Also erstmal danke für deine ausgiebige Hilfe.

Wenn ich den Query anhänge kommt:
Access denied for user 'd004a739'@'localhost' to database 'information_schema'

das is glaub ich nicht umgänglich oder


----------



## lmarkus31 (30. Juni 2007)

Hallo,

welche MySQL-Version setzt du denn ein und schränkst du die Tabellen, die du sehen möchtest in der SELECT-Klausel auf deine eigene Datenbank ein? 
Es könnte ein Berechtigungsproblem sein, aber eigentlich sollte jeder Zugriff auf die Metadaten seines eigenen Schemas haben. Mhm...
Mehr fällt mir im Moment dazu nicht ein.

Markus


----------



## ByeBye 182971 (30. Juni 2007)

Naja kann man wohl nichts machen....

Mysql Version weiß ich nicht genauso wenig wie die vorhandenen datenbanken oder tabellen...


----------



## mihi42 (18. April 2008)

Gerade den Thread mit Google gefunden, nette Methode mit dem Information_Schema - kannte ich bisher nur von MSSQL 

Wenn du nicht weißt welche MySql-Version du hast, dann probier mal "SELECT Version()" aus. Username() zu selecten ist auch ne gute Idee, weil manchmal soll der sogar 'root' sein. Für konstante Strings bietet sich char(30,31,32,33) statt '0123' an, wenn Hochkommas gefiltert werden.

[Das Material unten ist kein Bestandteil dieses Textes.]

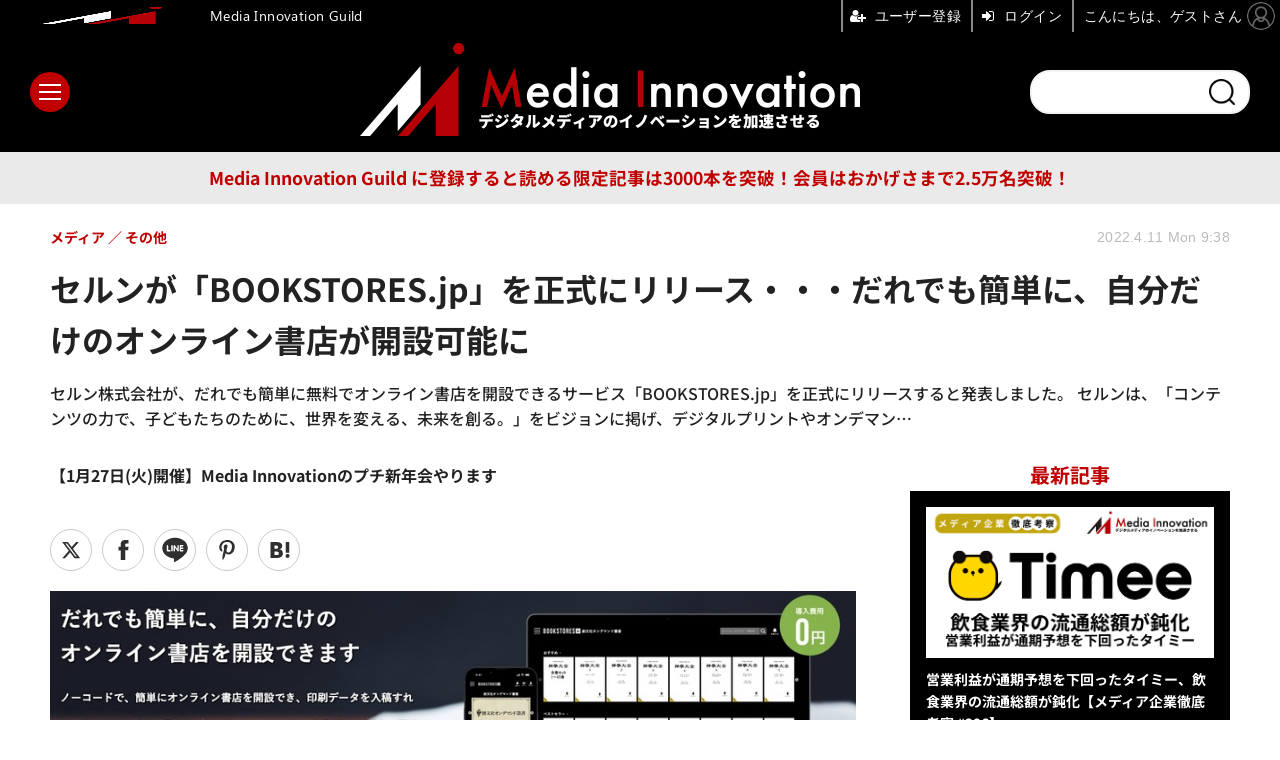

--- FILE ---
content_type: text/html; charset=utf-8
request_url: https://www.google.com/recaptcha/api2/aframe
body_size: 247
content:
<!DOCTYPE HTML><html><head><meta http-equiv="content-type" content="text/html; charset=UTF-8"></head><body><script nonce="AUmhUNGbr62z37pBe7d1Og">/** Anti-fraud and anti-abuse applications only. See google.com/recaptcha */ try{var clients={'sodar':'https://pagead2.googlesyndication.com/pagead/sodar?'};window.addEventListener("message",function(a){try{if(a.source===window.parent){var b=JSON.parse(a.data);var c=clients[b['id']];if(c){var d=document.createElement('img');d.src=c+b['params']+'&rc='+(localStorage.getItem("rc::a")?sessionStorage.getItem("rc::b"):"");window.document.body.appendChild(d);sessionStorage.setItem("rc::e",parseInt(sessionStorage.getItem("rc::e")||0)+1);localStorage.setItem("rc::h",'1768712072266');}}}catch(b){}});window.parent.postMessage("_grecaptcha_ready", "*");}catch(b){}</script></body></html>

--- FILE ---
content_type: text/javascript;charset=utf-8
request_url: https://p1cluster.cxense.com/p1.js
body_size: 100
content:
cX.library.onP1('lajl0pqd7l6f3n0jy6fnfaj94');


--- FILE ---
content_type: text/javascript;charset=utf-8
request_url: https://id.cxense.com/public/user/id?json=%7B%22identities%22%3A%5B%7B%22type%22%3A%22ckp%22%2C%22id%22%3A%22mkj9hx5u8v93u9x7%22%7D%2C%7B%22type%22%3A%22lst%22%2C%22id%22%3A%22lajl0pqd7l6f3n0jy6fnfaj94%22%7D%2C%7B%22type%22%3A%22cst%22%2C%22id%22%3A%22lajl0pqd7l6f3n0jy6fnfaj94%22%7D%5D%7D&callback=cXJsonpCB5
body_size: 190
content:
/**/
cXJsonpCB5({"httpStatus":200,"response":{"userId":"cx:1z8t8inflqy4p1w5buvxnzi8c3:2yfwt9z4dh801","newUser":true}})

Für deinen Verwendungszweck könnte "group_concat()" auch ganz praktisch sein, weil häufig bekommt man vom Ergebnis nur die erste Zeile. Und ein Googlen nach "blind SQL injection" findet sogar Tricks wie man mit viel Trial&Error selbst dann Ergebnisse aus der DB bekommen kann, wenn man keine einzige Zeile der Ausgabe erhält (sondern beispielsweise nur die Zeit die sie brauchte oder den Rowcount des Ergebnisses). BENCHMARK() in IF() verpacken heißt das Zauberwort, das dauert ne Weile wenn das IF zutrifft.

Achja, immer schön legal bleiben und keine Daten ausspähen oder verändern, wenn du vom Eigentümer der DB nicht die Erlaubnis dazu hast. (Meiner Erfahrung nach ist es aber manchmal hilfreich, Daten aus der DB vorzeigen zu können, wenn der "verursachende" Programmierer seine Sicherheitslücken nicht einsieht).

mihi


----------